Women with breast cancer are being discriminated against

EDITOR:

“Women who have gone through the trauma of a breast amputation (without reconstruction, in most cases), require a properly fitted mastectomy bra and prosthetic form.

No two bras fit alike, (just like jeans!) and are not a “one size fits all.” We are all different shapes and sizes. Forms come in all shapes and sizes as well so as to properly fit he many canvases presented after surgery.

Picking these items from a catalog and expecting them to fit everyone, simply is not possible. Successful mastectomy care requires a credentialed fitter in order to get a proper fit that will ensure symmetry, comfort and balance. If the bra does not fit properly, the prostheses may cause pain or injury, especially to someone with osteoporosis.

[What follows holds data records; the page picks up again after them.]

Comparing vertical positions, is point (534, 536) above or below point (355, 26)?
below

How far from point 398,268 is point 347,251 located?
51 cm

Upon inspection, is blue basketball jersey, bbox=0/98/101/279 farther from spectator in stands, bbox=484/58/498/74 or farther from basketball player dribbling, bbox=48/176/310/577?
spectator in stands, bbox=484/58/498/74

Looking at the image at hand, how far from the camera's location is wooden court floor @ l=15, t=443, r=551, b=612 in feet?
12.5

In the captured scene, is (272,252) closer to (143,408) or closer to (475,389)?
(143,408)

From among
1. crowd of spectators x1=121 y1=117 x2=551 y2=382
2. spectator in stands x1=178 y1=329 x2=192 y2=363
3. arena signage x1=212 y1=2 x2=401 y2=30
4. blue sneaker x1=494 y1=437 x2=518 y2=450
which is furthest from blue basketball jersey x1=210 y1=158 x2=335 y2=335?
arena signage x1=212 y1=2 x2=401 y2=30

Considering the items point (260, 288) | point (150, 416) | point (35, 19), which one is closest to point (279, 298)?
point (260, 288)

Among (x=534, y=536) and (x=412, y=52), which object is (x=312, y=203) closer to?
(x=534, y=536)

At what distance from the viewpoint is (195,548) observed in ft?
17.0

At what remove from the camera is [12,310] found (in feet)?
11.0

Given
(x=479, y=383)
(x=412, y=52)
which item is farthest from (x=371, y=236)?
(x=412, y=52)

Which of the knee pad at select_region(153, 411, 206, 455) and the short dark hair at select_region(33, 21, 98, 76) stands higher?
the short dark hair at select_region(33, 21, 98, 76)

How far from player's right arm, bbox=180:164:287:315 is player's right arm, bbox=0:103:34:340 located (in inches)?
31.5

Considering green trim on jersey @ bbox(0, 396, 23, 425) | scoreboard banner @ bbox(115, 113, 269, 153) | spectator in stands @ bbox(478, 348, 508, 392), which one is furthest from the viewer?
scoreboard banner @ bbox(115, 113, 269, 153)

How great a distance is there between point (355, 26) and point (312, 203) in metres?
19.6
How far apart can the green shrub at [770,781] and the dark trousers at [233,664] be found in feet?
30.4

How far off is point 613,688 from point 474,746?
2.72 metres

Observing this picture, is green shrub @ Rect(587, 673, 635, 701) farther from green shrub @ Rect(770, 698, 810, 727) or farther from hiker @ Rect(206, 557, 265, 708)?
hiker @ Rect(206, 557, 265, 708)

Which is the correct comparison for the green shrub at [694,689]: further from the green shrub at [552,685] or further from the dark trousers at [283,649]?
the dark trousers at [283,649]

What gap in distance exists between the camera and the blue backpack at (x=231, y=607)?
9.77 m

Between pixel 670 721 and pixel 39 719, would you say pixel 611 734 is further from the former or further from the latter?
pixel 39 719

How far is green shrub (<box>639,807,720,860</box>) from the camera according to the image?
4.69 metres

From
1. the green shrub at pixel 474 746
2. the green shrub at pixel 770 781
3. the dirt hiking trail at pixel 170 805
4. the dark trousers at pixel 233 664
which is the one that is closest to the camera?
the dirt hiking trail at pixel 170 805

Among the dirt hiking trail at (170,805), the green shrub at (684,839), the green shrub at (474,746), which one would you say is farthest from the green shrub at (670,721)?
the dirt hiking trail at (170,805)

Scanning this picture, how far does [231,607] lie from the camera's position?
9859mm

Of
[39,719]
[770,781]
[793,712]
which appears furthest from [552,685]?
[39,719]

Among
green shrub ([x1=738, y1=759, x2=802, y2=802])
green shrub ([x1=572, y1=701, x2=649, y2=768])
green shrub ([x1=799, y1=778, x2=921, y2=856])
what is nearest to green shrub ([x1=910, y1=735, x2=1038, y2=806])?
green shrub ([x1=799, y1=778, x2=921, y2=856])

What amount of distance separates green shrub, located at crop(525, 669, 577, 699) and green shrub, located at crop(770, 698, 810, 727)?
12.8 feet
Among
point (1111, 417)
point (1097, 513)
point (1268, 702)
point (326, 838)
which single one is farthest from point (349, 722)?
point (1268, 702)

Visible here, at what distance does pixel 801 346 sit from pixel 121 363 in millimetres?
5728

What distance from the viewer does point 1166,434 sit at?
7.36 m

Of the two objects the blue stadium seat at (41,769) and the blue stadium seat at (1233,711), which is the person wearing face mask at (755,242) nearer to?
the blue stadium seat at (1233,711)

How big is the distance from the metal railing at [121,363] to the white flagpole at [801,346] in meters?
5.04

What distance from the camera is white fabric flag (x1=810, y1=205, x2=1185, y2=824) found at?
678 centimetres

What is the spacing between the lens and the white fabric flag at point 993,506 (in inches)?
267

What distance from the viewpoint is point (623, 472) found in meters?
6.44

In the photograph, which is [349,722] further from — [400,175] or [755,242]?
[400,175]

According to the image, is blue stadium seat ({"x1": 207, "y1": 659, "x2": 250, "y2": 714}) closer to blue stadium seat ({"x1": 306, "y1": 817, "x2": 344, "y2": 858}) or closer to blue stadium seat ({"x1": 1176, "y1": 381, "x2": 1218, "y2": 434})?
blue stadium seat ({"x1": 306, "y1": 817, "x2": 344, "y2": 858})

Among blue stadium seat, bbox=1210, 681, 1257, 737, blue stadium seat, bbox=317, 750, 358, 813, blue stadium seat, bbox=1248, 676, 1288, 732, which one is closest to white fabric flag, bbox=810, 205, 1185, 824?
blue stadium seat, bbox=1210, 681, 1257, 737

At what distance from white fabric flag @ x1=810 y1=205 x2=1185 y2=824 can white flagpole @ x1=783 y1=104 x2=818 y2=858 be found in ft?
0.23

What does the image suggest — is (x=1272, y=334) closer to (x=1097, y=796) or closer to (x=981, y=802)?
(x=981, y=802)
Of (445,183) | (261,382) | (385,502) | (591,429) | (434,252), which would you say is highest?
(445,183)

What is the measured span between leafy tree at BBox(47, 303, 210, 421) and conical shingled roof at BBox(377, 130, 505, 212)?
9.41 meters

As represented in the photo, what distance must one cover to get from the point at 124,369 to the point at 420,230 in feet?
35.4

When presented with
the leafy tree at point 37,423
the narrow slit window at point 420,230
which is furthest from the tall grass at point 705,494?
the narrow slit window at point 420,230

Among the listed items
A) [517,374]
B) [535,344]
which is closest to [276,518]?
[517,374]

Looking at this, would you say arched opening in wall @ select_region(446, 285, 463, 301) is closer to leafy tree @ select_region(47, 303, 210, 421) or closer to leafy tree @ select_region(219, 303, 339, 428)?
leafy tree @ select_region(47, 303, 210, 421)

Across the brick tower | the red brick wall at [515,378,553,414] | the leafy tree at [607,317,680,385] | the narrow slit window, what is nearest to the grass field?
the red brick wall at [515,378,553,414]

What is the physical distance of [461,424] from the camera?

Competitive bidding would not be appropriate for mastectomy care. Reimbursements for mastectomy bras is laughable. Some Medicare Advantage plans pay only $24. As a provider I can tell you that I cannot buy one for that price. A non-mastectomy bra is around $60. A fair price, with my credentials and billing expense, would be at least $75. A lymphedema sleeve for a woman with breast cancer, is not a covered benefit with Medicare but an ED machine for a man 65 years or older, who is way past his responsible reproductive age, is a covered benefit. In my opinion, that is a convenience item and not a medically necessary device. An ED machine costs a provider $190 and Medicare’s payable amount is around $1,000. Back braces cost $194.10 and Medicare pays $941. A knee brace cost is $64 and Medicare pays $571. Mastectomy bras cost an average of $25 and Medicare pays $37.70. Somehow, I can’t help but think women with breast cancer are being discriminated against.

The only provider of mastectomy supplies in my area recently stopped providing services for mastectomy care. What will women do when there are no longer providers left to take care of their mastectomy needs?